(Saved data entries)
● ● ●
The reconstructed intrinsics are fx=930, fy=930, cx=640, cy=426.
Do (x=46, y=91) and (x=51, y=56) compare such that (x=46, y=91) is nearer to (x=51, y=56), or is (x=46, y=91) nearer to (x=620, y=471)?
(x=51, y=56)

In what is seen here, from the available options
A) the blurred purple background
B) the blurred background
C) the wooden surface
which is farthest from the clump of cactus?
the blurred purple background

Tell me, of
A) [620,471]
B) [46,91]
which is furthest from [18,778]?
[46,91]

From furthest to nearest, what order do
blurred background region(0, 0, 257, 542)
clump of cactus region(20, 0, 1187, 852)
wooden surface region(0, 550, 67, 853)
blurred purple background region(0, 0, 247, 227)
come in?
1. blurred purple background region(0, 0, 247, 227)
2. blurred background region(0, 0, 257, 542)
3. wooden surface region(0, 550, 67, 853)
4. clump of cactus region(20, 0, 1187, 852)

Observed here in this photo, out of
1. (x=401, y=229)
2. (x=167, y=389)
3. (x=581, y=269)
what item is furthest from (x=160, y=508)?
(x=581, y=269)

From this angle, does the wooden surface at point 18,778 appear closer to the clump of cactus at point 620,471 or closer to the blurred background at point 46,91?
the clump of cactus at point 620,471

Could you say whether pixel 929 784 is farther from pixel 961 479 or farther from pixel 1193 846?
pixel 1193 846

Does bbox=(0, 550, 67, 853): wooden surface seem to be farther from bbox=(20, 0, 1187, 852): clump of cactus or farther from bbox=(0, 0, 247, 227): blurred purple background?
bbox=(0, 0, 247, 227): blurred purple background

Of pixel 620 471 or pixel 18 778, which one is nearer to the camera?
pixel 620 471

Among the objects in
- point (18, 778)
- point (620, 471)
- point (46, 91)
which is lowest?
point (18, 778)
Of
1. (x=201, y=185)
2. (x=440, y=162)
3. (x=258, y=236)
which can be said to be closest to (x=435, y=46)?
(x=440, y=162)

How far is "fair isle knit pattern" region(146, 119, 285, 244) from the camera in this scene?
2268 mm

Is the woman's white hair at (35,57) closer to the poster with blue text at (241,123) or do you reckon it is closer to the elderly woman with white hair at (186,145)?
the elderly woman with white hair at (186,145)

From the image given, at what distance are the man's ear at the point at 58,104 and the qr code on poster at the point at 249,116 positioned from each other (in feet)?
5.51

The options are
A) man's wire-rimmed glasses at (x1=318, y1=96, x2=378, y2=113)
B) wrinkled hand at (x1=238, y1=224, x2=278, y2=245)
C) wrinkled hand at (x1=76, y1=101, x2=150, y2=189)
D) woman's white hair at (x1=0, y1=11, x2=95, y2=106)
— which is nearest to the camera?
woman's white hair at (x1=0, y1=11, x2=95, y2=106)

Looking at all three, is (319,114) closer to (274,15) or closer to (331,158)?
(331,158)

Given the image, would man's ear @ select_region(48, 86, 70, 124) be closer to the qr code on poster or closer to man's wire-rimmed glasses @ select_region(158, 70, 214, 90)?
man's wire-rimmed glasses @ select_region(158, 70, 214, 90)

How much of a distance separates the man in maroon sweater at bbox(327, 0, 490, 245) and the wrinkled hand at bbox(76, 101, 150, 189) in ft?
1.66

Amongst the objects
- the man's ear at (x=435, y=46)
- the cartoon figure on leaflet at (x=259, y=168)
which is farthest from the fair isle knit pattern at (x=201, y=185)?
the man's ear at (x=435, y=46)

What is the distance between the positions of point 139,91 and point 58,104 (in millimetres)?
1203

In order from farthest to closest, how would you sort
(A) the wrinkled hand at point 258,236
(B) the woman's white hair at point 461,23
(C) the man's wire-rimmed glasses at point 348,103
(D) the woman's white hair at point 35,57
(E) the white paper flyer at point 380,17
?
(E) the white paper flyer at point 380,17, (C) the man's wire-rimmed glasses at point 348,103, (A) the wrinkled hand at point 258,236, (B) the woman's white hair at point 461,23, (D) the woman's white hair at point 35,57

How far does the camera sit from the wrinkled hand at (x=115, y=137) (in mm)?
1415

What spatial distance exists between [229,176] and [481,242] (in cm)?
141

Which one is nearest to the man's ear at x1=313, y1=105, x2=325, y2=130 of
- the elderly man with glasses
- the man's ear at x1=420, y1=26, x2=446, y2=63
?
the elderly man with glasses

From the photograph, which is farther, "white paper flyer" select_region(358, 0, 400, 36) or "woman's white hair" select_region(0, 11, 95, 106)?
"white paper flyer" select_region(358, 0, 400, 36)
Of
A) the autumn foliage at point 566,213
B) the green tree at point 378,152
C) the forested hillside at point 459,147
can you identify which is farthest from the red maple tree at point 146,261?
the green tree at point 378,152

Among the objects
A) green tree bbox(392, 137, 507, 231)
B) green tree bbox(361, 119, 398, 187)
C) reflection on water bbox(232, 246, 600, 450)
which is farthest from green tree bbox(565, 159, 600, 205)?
● ● ●
Write out each line of the data above again, exactly as given.

**Complete answer:**
The reconstructed intrinsics are fx=930, fy=930, cx=640, cy=426.
Do (x=46, y=91) and (x=51, y=56) compare such that (x=46, y=91) is nearer to (x=51, y=56), or is (x=46, y=91) nearer to (x=620, y=471)?
(x=51, y=56)

In what is seen here, from the available options
A) the blurred purple background
B) the blurred background
C) the wooden surface
which is farthest from the clump of cactus?
the blurred purple background

Tell me, of
A) [620,471]
B) [46,91]
which is furthest from [18,778]?
[46,91]

From furthest to nearest, what order do
blurred background region(0, 0, 257, 542)
clump of cactus region(20, 0, 1187, 852)
wooden surface region(0, 550, 67, 853)
blurred purple background region(0, 0, 247, 227)
come in?
1. blurred purple background region(0, 0, 247, 227)
2. blurred background region(0, 0, 257, 542)
3. wooden surface region(0, 550, 67, 853)
4. clump of cactus region(20, 0, 1187, 852)

Observed here in this photo, out of
1. (x=401, y=229)
2. (x=167, y=389)
3. (x=581, y=269)
what item is furthest from (x=160, y=508)?
(x=581, y=269)

From this angle, does the wooden surface at point 18,778 appear closer to the clump of cactus at point 620,471 or closer to the blurred background at point 46,91?
the clump of cactus at point 620,471

Could you say whether pixel 929 784 is farther from pixel 961 479 or farther from pixel 1193 846?
pixel 1193 846

Does bbox=(0, 550, 67, 853): wooden surface seem to be farther from bbox=(20, 0, 1187, 852): clump of cactus or farther from bbox=(0, 0, 247, 227): blurred purple background?
bbox=(0, 0, 247, 227): blurred purple background

Of pixel 620 471 or pixel 18 778, which one is nearer to the camera?
pixel 620 471

Among the objects in
- point (18, 778)
- point (620, 471)
- point (46, 91)
which is lowest?
point (18, 778)
Of
1. (x=201, y=185)
2. (x=440, y=162)
3. (x=258, y=236)
which can be said to be closest to (x=435, y=46)?
(x=440, y=162)

How far is "fair isle knit pattern" region(146, 119, 285, 244) from the camera in this scene?
2268 mm

Is the woman's white hair at (35,57) closer to the poster with blue text at (241,123) or do you reckon it is closer to the elderly woman with white hair at (186,145)?
the elderly woman with white hair at (186,145)

From the image given, at what distance are the man's ear at the point at 58,104 and the qr code on poster at the point at 249,116 positioned from each other (in feet)?
5.51

The options are
A) man's wire-rimmed glasses at (x1=318, y1=96, x2=378, y2=113)
B) wrinkled hand at (x1=238, y1=224, x2=278, y2=245)
C) wrinkled hand at (x1=76, y1=101, x2=150, y2=189)
D) woman's white hair at (x1=0, y1=11, x2=95, y2=106)
— which is nearest to the camera?
woman's white hair at (x1=0, y1=11, x2=95, y2=106)

Looking at all three, is (319,114) closer to (274,15) or closer to (331,158)?
(331,158)

Given the image, would man's ear @ select_region(48, 86, 70, 124) be closer to the qr code on poster or closer to man's wire-rimmed glasses @ select_region(158, 70, 214, 90)?
man's wire-rimmed glasses @ select_region(158, 70, 214, 90)

How much of a distance separates the man in maroon sweater at bbox(327, 0, 490, 245) and the wrinkled hand at bbox(76, 101, 150, 189) in ft?
1.66

Amongst the objects
- the man's ear at (x=435, y=46)
- the cartoon figure on leaflet at (x=259, y=168)
which is farthest from the fair isle knit pattern at (x=201, y=185)?
the man's ear at (x=435, y=46)

What is the distance between the positions of point 139,91 and point 58,104 (in millimetres)?
1203

In order from farthest to closest, how would you sort
(A) the wrinkled hand at point 258,236
(B) the woman's white hair at point 461,23
(C) the man's wire-rimmed glasses at point 348,103
(D) the woman's white hair at point 35,57
(E) the white paper flyer at point 380,17
?
(E) the white paper flyer at point 380,17, (C) the man's wire-rimmed glasses at point 348,103, (A) the wrinkled hand at point 258,236, (B) the woman's white hair at point 461,23, (D) the woman's white hair at point 35,57

How far does the camera sit from the wrinkled hand at (x=115, y=137) (in mm)?
1415

What spatial distance exists between [229,176] and [481,242] (in cm)?
141

Which one is nearest to the man's ear at x1=313, y1=105, x2=325, y2=130 of
- the elderly man with glasses
- the man's ear at x1=420, y1=26, x2=446, y2=63
?
the elderly man with glasses

From the photograph, which is farther, "white paper flyer" select_region(358, 0, 400, 36) or "woman's white hair" select_region(0, 11, 95, 106)?
"white paper flyer" select_region(358, 0, 400, 36)
Of
A) the autumn foliage at point 566,213
B) the green tree at point 378,152
C) the forested hillside at point 459,147
can you identify which is farthest from the red maple tree at point 146,261?
the green tree at point 378,152

Among the objects
A) green tree bbox(392, 137, 507, 231)
B) green tree bbox(361, 119, 398, 187)
C) reflection on water bbox(232, 246, 600, 450)
which is farthest from green tree bbox(565, 159, 600, 205)?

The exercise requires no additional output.